Figure 6. Tshz3^+/lacZ mice display autism-like behavioral deficits

(a-d) Social behavior. (a) Experimental design. Tshz3^+/lacZ mice have (b) normal activity in habituation, but (c) impaired sociability and (d) no preference for social novelty. The interaction genotype × sociability × social novelty is significant (F(1,22) = 39.88; p < 0.001; partial η² = 0.64). The interactions genotype × sociability and genotype × social novelty are significant (ps < 0.001; partial η² ≥ 0.48). Unlike wild-type, Tshz3^+/lacZ do not show higher number of contacts with a stranger B6 vs a lure (wild-type: dependent-t (11) = 4.53; d = 1.31; Tshz3^+/lacZ : dependent-t < 1) and with a stranger SWR vs the familiar B6 (wild-type: dependent-t (11) = 4.42; d = 1.28; Tshz3^+/lacZ: dependent-t (11) = 1.40). (e-i) Narrowness of the field of interest. Tshz3^+/lacZ mice (e) bury more marbles (t(22)= 4.77; d = 1.96), (f) perform equivalent number of dips but (g) perform more stereotyped dips (t(22)= 4.41; d = 1.82).

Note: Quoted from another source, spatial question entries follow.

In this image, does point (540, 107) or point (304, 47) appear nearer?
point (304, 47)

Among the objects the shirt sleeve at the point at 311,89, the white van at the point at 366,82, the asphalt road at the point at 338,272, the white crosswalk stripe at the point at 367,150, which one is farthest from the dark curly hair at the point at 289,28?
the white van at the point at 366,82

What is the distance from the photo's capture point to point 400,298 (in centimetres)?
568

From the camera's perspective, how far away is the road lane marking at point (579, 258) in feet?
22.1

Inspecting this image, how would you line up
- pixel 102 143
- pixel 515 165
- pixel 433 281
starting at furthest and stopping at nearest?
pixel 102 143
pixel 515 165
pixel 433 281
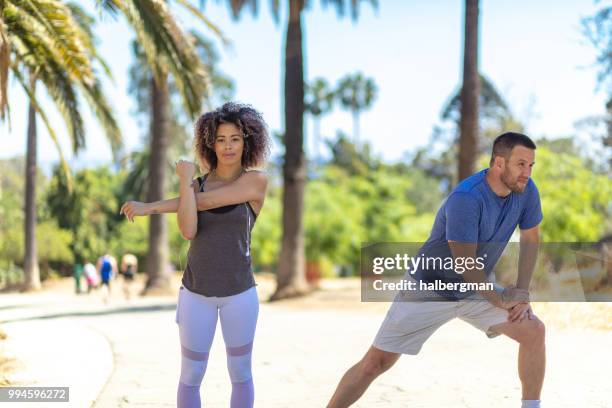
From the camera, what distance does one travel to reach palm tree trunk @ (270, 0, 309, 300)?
64.1 feet

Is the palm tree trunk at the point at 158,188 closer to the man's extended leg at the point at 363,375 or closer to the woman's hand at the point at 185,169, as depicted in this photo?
the man's extended leg at the point at 363,375

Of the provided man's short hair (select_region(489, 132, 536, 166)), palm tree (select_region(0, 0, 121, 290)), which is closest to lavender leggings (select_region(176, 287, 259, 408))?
man's short hair (select_region(489, 132, 536, 166))

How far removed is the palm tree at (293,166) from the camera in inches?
769

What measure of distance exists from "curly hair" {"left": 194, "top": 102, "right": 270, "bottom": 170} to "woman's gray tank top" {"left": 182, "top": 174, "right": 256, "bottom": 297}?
1.04ft

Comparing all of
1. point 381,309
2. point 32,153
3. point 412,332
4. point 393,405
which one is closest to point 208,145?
point 412,332

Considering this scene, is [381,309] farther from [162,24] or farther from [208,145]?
[208,145]

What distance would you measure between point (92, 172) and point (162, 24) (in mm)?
39234

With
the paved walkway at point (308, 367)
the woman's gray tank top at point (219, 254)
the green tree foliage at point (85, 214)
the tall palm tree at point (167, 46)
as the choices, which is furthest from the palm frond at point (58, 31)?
the green tree foliage at point (85, 214)

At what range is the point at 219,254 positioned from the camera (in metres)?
4.20

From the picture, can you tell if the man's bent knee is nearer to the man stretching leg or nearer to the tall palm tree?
the man stretching leg

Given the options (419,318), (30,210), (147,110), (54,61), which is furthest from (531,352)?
(147,110)

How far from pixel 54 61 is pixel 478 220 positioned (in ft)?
25.3

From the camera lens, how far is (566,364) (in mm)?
7613

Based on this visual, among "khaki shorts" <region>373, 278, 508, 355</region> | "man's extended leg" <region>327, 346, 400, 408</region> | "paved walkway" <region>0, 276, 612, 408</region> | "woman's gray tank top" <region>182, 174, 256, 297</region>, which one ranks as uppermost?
"woman's gray tank top" <region>182, 174, 256, 297</region>
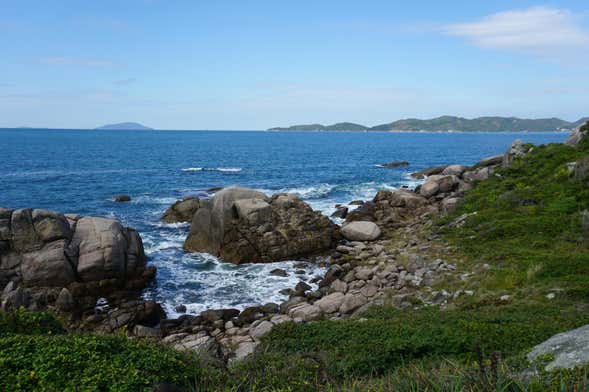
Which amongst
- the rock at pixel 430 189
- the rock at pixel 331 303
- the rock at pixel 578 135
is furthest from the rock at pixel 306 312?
the rock at pixel 578 135

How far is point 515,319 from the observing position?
12.0m

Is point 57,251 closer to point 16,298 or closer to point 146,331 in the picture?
point 16,298

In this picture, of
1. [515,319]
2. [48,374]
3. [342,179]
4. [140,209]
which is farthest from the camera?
[342,179]

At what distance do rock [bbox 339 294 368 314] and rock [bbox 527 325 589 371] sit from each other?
9.53 metres

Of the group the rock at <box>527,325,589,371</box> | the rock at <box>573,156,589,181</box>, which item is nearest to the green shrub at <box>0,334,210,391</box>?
the rock at <box>527,325,589,371</box>

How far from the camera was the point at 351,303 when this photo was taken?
59.2 ft

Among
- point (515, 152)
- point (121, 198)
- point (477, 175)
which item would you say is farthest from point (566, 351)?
point (121, 198)

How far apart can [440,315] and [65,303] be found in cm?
1744

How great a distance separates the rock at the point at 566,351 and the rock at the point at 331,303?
401 inches

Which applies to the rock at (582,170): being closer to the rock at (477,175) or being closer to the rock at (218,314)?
the rock at (477,175)

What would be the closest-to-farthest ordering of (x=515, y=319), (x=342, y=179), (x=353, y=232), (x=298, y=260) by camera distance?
(x=515, y=319) < (x=298, y=260) < (x=353, y=232) < (x=342, y=179)

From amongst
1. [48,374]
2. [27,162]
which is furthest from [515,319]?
[27,162]

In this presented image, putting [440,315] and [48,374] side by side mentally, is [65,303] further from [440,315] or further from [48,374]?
[440,315]

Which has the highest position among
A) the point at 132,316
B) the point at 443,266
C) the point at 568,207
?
the point at 568,207
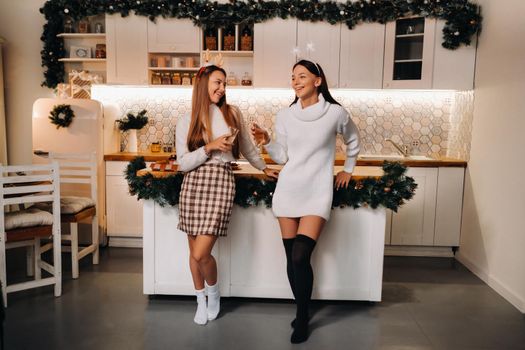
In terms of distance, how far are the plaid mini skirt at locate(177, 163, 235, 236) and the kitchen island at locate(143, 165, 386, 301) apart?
15.7 inches

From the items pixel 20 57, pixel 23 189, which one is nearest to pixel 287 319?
pixel 23 189

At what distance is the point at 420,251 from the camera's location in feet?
14.3

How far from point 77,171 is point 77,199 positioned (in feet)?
1.21

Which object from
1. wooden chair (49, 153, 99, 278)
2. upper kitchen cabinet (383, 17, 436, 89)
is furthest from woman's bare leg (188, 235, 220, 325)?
upper kitchen cabinet (383, 17, 436, 89)

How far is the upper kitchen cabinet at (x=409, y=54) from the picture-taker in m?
4.29

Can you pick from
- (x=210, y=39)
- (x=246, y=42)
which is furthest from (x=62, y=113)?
(x=246, y=42)

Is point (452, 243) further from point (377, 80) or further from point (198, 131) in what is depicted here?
point (198, 131)

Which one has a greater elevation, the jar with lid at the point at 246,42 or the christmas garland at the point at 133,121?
the jar with lid at the point at 246,42

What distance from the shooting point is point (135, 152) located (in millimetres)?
4738

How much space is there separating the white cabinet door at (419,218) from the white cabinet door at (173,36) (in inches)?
99.3

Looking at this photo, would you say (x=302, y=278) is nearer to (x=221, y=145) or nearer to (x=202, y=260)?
(x=202, y=260)

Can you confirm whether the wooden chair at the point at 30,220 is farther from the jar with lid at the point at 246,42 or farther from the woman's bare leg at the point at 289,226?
the jar with lid at the point at 246,42

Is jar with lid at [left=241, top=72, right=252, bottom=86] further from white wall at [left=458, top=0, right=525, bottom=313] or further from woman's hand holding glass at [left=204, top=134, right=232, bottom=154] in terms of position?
woman's hand holding glass at [left=204, top=134, right=232, bottom=154]

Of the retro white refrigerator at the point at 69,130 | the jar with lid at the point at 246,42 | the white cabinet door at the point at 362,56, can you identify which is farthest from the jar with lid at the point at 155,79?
the white cabinet door at the point at 362,56
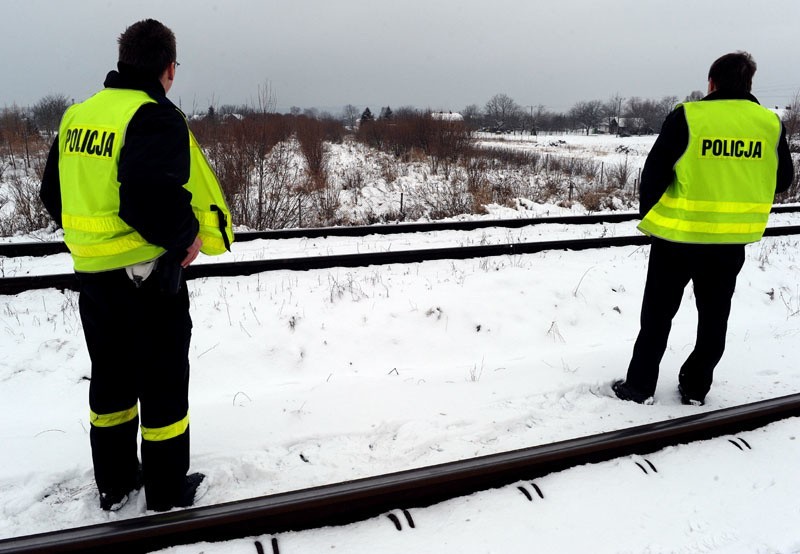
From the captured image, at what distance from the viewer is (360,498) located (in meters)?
2.69

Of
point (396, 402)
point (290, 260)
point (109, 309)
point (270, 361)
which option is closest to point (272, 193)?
point (290, 260)

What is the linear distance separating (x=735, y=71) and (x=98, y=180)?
158 inches

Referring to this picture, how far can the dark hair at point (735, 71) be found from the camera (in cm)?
345

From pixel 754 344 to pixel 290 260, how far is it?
18.7ft

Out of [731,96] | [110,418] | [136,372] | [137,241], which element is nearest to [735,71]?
[731,96]

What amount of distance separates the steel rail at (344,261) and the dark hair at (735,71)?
449cm

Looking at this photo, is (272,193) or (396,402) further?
(272,193)

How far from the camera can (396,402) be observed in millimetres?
4152

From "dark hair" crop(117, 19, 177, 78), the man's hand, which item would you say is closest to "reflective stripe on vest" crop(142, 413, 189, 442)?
the man's hand

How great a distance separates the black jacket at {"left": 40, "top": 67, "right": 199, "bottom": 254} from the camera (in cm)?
228

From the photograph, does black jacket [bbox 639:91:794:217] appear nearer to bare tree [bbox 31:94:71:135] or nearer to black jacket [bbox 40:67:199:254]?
black jacket [bbox 40:67:199:254]

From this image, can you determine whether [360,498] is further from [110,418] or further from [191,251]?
[191,251]

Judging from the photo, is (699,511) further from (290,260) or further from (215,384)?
(290,260)

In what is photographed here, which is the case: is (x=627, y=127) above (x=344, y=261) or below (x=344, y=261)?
above
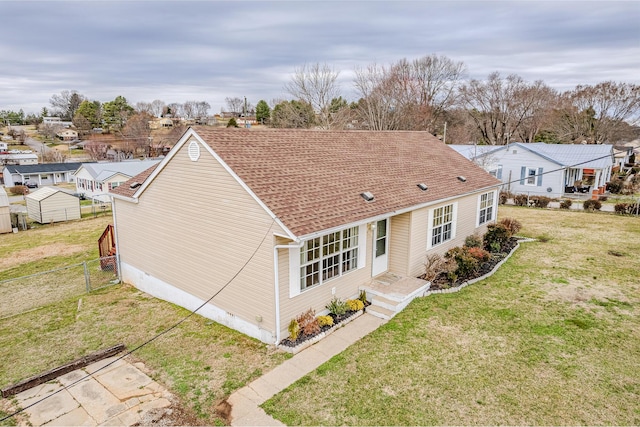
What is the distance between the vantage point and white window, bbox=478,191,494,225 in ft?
57.3

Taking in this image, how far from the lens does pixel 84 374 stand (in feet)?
27.1

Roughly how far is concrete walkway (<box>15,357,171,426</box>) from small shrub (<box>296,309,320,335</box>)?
327 cm

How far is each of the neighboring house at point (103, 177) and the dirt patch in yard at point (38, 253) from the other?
48.6 ft

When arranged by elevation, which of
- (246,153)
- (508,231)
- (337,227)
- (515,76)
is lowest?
(508,231)

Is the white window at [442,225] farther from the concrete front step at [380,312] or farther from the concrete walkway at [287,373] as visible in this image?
the concrete walkway at [287,373]

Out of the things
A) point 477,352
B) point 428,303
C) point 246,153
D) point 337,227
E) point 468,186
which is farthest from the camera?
point 468,186

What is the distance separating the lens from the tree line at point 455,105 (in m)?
41.8

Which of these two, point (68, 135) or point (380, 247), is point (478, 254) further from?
point (68, 135)

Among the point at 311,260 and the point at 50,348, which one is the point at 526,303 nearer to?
the point at 311,260

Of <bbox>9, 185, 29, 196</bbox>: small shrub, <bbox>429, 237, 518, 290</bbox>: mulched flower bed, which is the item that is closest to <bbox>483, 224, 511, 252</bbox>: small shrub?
<bbox>429, 237, 518, 290</bbox>: mulched flower bed

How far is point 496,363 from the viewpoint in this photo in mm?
8258

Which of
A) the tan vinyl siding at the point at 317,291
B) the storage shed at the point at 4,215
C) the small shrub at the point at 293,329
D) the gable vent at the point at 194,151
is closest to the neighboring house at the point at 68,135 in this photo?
the storage shed at the point at 4,215

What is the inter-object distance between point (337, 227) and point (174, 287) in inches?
236

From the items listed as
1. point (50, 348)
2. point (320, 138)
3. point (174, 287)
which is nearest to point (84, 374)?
point (50, 348)
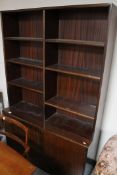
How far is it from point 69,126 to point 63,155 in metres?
0.32

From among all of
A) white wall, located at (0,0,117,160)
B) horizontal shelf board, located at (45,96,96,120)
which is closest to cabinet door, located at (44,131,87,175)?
horizontal shelf board, located at (45,96,96,120)

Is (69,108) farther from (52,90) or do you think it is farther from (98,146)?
(98,146)

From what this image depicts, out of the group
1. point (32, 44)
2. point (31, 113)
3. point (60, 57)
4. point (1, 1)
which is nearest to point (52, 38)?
point (60, 57)

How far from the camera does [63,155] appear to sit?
5.51 feet

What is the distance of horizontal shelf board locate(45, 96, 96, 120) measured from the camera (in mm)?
1505

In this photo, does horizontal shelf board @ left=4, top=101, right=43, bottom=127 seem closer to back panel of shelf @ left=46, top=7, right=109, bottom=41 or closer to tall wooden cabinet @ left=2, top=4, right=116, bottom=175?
tall wooden cabinet @ left=2, top=4, right=116, bottom=175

In the open field, Tshz3^+/lacZ mice (h) travel similar distance but (i) cross less the zones (t(22) = 3.33; d = 1.36). (j-l) Anxiety-like behavior. (j) Tshz3^+/lacZ mice spend less time in the open-field central area, with differences in each period (ts(22) ≥ 3.48; ds ≥ 1.17). In the elevated plus-maze, Tshz3^+/lacZ mice travel (k) a similar total distance compared to wild-type (t < 1), but (l) a smaller distance in the open arms (t(22) = 5.02; d = 2.05). ** p < 0.001; *** p < 0.0001. Data are mean ± s.e.m. from 12 mice per group.